Me enteré del resto gracias a una de esas columnas para esnobs que se publican en la página de sociedad de los periódicos. No las leo con frecuencia: sólo cuando se me acaban las cosas que no me gustan.
«A esta corresponsal le emociona la noticia de que Terry y Sylvia Lennox, esa pareja tan encantadora, se hayan reenganchado en Las Vegas. Sylvia es la hija menor del multimillonario Harlan Potter, de San Francisco y Pebble Beach, por supuesto. Ha encargado a Marcel y Jeanne Duhaux que le decoren de nuevo la mansión de Encino, desde el sótano al tejado, en el dernier cri más irresistible. Curt Westerheym, el penúltimo de Sylvia, queridos míos, le ofreció esa chocita con dieciocho habitaciones como regalo de boda, quizá lo recuerden ustedes. ¿Y qué ha sido de Curt?, preguntarán. ¿O no lo hacen? Saint Tropez tiene la respuesta, y de manera permanente, según he oído. Junto con cierta duquesa gala, de sangre pero que muy azul, con dos hijos absolutamente adorables. ¿Y qué piensa Harlan Potter de esta repetición de boda?, podrían también preguntar ustedes. Sólo es posible hacer conjeturas. El señor Potter es una persona que nunca, lo que se dice nunca, concede entrevistas. ¿Hasta dónde se puede llegar en esto de ser personas selectas, queridos míos?».

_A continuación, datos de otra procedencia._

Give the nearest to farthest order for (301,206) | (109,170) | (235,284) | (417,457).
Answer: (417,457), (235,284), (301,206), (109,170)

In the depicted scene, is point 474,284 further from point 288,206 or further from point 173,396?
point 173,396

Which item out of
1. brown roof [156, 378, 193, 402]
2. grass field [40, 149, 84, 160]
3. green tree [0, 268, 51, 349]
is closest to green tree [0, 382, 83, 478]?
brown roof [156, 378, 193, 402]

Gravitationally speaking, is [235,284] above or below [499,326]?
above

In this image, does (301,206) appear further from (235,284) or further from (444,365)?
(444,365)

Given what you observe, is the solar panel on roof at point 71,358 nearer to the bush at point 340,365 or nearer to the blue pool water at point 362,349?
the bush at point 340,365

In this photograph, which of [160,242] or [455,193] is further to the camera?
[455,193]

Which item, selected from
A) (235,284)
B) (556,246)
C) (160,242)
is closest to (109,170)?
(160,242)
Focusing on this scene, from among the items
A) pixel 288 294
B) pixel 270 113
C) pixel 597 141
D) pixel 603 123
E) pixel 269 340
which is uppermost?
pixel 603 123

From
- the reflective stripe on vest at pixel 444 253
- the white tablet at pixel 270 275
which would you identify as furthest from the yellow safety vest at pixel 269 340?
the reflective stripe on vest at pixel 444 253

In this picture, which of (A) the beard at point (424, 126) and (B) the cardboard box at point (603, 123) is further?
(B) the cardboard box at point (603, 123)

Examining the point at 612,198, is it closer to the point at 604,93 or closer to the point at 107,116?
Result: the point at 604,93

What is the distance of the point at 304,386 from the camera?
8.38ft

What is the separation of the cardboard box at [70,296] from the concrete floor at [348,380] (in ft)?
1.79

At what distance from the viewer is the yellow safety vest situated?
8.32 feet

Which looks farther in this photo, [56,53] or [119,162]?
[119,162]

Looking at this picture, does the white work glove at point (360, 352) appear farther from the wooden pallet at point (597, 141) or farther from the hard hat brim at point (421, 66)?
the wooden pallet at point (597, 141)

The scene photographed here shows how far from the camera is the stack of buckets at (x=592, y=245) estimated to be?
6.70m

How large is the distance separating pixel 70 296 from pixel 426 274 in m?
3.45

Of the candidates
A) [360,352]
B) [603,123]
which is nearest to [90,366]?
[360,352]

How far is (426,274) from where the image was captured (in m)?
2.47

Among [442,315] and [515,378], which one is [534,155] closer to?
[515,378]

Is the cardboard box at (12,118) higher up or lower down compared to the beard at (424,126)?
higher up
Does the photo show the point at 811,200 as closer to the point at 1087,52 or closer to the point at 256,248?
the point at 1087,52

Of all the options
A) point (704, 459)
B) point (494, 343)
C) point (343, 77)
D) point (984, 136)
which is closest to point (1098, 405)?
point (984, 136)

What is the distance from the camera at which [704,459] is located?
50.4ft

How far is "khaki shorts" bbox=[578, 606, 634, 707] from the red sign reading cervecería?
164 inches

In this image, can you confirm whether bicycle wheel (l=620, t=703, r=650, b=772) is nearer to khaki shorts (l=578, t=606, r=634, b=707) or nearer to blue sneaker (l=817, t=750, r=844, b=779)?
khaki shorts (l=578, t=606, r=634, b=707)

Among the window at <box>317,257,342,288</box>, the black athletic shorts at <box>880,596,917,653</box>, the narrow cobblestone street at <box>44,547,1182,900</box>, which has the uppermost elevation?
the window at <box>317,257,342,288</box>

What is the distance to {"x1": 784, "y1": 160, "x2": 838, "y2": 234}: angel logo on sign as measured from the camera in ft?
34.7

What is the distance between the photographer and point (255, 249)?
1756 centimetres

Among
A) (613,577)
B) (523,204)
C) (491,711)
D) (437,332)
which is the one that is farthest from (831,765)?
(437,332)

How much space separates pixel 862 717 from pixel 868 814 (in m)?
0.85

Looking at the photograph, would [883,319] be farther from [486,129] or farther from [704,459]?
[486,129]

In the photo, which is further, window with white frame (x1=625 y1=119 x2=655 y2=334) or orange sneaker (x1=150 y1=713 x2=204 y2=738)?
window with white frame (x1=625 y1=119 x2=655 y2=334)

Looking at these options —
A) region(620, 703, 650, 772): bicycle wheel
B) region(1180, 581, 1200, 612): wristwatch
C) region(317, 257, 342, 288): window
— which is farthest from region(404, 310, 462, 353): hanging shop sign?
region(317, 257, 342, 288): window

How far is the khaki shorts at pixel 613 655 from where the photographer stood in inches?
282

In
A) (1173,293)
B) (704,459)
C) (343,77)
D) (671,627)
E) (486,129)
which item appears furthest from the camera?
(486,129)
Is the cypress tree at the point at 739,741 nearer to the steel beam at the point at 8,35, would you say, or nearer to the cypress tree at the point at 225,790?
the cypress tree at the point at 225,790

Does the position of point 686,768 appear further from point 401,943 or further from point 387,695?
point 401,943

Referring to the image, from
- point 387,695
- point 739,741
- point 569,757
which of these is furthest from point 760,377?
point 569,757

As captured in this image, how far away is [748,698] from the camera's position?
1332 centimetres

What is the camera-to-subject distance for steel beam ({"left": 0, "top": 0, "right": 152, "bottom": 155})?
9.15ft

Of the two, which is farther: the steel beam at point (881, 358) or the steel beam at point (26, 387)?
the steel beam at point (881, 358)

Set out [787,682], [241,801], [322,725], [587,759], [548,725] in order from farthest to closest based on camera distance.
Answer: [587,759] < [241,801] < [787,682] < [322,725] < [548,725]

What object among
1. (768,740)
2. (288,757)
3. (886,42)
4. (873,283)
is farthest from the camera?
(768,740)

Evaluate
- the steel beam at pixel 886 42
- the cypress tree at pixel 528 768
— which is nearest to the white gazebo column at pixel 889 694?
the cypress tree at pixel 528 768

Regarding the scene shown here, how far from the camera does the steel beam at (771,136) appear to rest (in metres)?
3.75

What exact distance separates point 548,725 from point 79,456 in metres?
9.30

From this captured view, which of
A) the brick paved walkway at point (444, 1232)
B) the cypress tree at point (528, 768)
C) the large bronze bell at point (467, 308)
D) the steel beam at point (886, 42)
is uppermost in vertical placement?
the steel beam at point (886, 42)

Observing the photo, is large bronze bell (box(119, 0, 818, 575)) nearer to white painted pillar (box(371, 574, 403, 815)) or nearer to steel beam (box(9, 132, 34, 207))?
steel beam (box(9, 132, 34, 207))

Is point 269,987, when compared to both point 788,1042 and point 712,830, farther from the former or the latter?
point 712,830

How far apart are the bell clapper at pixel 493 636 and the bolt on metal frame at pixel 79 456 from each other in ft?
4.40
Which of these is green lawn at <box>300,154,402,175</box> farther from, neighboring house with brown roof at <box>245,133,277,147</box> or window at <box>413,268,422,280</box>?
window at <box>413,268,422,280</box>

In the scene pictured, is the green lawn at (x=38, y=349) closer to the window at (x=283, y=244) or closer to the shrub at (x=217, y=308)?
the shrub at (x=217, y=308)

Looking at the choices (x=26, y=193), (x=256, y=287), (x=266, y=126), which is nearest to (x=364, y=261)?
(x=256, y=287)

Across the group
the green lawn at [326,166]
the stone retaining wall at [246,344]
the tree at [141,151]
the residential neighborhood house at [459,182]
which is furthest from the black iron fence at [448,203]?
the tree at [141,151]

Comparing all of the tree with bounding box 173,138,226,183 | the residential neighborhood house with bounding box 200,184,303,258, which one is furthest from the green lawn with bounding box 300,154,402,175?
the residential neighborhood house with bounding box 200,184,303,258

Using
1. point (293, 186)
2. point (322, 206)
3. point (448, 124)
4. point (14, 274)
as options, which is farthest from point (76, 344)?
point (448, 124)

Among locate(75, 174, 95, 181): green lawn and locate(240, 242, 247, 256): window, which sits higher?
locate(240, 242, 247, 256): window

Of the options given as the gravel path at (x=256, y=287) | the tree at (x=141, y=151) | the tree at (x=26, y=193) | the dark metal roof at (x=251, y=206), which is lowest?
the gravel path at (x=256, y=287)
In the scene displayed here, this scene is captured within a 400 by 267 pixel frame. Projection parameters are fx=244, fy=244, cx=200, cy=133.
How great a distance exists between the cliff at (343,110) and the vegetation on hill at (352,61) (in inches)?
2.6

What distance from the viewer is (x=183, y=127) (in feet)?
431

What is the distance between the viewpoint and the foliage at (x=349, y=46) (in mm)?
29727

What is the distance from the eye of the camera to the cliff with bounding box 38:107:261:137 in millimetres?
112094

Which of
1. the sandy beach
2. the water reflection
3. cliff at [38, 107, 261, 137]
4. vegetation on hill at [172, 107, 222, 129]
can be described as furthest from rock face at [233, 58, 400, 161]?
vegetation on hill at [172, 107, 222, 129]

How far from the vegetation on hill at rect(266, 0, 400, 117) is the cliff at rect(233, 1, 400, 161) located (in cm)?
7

Tiré el periódico en un rincón y encendí el televisor. Después del vomitado de perro que era la página de sociedad, hasta la lucha libre resultaba reconfortante. Pero lo que relataba era, con toda probabilidad, cierto. En la página de sociedad más les vale.
Yo tenía una imagen mental del tipo de chocita de dieciocho habitaciones que entonaba con unos cuantos de los millones de Potter, por no decir nada de las decoraciones de Duhaux en el último simbolismo subfálico. Pero me faltaban las imágenes mentales de Terry Lennox holgazaneando alrededor de la piscina con unas bermudas y pidiendo al mayordomo por radioteléfono que pusiera a enfriar el champán y metiese el faisán en el horno. No había razón para que fuera de otro modo. Pero si aquel tipo quería ser el osito de trapo de alguien, a mí ni me iba ni me venía. Sencillamente no tenía ganas de volver a verlo. Pero no se me ocultaba que no sería así…, aunque sólo fuera por su condenada maleta de piel de cerdo con herrajes de oro.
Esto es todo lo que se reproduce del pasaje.